§ **ARTIKEL**:
★ ★ ★ ★ ★
"Man kann doch Leute nicht so auf die Straße setzen"
Aus Furcht, aus der Betreuung zu fallen, setzten junge Kosovaren am Dienstag in Traiskirchen
ihren Sitzstreik fort
Redaktion
,
Traiskirchen - Skender Lokaj
erblickt eine Chance. Das Auge der Öffentlichkeit - sprich:
ein Journalistenteam - wendet
ihm seine Aufmerksamkeit
zu. Ihm und seinen 370
Landsleuten aus dem Kosovo,
die sich am Montag noch auf
dem Gelände der Betreuungsstelle Traiskirchen - im
Volksmund "Flüchtlingslager" genannt - befanden.
"Wir dachten, dass wir in
Österreich Asyl kriegen. Und
Arbeit, weil daheim gibt es
keine Jobs. Dass wir hier leben
können wie alle Menschen
auch. Zu Hause hat es geheißen, dass das noch bis Ende
September geht", erzählt Lo_kaj in eine Kameralinse hinein. In fließendem Deutsch:
Der junge Mann war Kriegsflüchtling in Deutschland, bis
er im Jahr 2000 "zum Wiederaufbau" in den Kosovo zurückkehrte.
Nun ist er Wortführer auf
dem Parkplatz der einstigen k. u. k. Kadettenschule, bekommt auf Albanisch halblaut
Stichworte zugeraunt. Aus einem Pulk junger Männer in
Jeans und Trainingshosen, sie
umringen ihn stehend, während sich im Hintergrund, auf
dem Parkplatzbeton, 200 weitere Kosovaren richtig niedergelassen haben: Sitzstreik.
★ ★ ★ ★ ★
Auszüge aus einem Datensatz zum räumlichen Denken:
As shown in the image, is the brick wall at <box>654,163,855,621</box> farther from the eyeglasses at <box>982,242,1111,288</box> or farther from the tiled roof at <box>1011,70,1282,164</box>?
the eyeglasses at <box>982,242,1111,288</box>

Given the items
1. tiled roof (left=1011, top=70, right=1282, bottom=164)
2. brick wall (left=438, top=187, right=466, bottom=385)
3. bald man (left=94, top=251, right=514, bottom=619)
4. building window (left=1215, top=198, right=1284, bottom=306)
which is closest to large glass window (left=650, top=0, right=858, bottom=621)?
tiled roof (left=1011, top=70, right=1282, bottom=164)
★ ★ ★ ★ ★
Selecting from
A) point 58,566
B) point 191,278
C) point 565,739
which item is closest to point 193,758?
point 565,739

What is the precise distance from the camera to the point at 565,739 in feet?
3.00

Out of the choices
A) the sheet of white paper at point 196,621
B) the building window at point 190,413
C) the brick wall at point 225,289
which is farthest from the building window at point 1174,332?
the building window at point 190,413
★ ★ ★ ★ ★
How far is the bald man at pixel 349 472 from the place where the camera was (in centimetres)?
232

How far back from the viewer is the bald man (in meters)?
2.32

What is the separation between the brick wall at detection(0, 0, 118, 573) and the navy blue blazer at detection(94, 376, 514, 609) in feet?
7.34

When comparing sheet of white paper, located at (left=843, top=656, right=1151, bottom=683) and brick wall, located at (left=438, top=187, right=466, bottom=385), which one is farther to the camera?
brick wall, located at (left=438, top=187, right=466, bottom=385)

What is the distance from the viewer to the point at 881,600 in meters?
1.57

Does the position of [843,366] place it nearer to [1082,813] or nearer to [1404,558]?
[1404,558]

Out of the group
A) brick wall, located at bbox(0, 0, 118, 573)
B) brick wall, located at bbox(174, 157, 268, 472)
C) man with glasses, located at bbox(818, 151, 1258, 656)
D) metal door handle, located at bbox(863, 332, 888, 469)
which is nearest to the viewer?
★ ★ ★ ★ ★
Setze den Bericht über den Sitzstreik der Kosovaren in Traiskirchen im Anschluss an seinen letzten Satz fort.

"Man kann doch Leute nicht
so auf die Straße setzen", findet der Interviewte. Sein Ton
ist leicht fragend. In der Hand
hält er eine amtliche Bestätigung: Am 30.
9., so steht da,
sei er "von der Betreuungsstelle Traiskirchen abgemeldet" worden. Ein zweiter Zettel erteilt ihm den Rat, "in Ihr
Heimatland zurückzukehren". Das entspricht der neuen
Innenministeriumsrichtlinie,
die seit 1. Oktober gilt. Lokaj entschlossen:
"Sie müssen eine Lösung für
uns finden!"
Letzteres ist in Richtung
Franz Schabhüttl gesagt, dem
Referatsleiter für Dienstleistungen in der Betreuungsstelle. Er beobachtet den Menschenauflauf aus zehn Meter
Entfernung, blass, mit verschränkten Armen. So einen
Sitzstreik habe er in Traiskirchen noch nie erlebt, wird er
später in der Stockbettenwüste des 84-Personen-Schlafsaals in der Traiskirchener
Notaufnahmestelle erzählen.
Keine Chance auf Asyl
Der Saal ist menschenleer:
Die jungen Kosovaren draußen auf dem Parkplatz setzen
ihre Protestaktion fort. 2500
von ihnen seien in den vergangenen drei Monaten als
Asylwerber nach Traiskirchen
gekommen, rechnet Schabhüttl zusammen. Menschen,
die - laut Auskunft aus dem
Innenministerium - keinerlei
Chance auf positive Erledigung ihres Asylantrags hätten.
Weil wirtschaftliche Not im
Herkunftsland eben kein ausreichender Fluchtgrund ist,
nirgendwo in der EU.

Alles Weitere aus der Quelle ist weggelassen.